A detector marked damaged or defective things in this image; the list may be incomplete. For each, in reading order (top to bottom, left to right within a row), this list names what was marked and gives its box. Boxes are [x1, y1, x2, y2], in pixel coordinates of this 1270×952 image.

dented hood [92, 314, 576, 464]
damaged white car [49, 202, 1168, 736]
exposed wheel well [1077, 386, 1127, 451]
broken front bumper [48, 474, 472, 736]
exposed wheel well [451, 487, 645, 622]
---
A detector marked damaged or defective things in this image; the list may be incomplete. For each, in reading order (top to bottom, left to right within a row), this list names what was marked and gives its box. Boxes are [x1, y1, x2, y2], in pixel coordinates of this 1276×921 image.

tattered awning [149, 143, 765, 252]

### Exercise goal
Reproduce the lines verbatim, beginning with the line that contains "this 1276×921 image." and continuing through the line that contains "tattered awning [149, 143, 765, 252]", with both of those lines included.

### Completed exercise
A detector marked damaged or defective things in this image; the list may be incomplete. For each, in reading order (top to bottom, left to right within a row), this list names what was marked and gives its box. Boxes are [x1, y1, x2, y2], in pixel coordinates of this 1276×921 image.

tattered awning [149, 143, 765, 252]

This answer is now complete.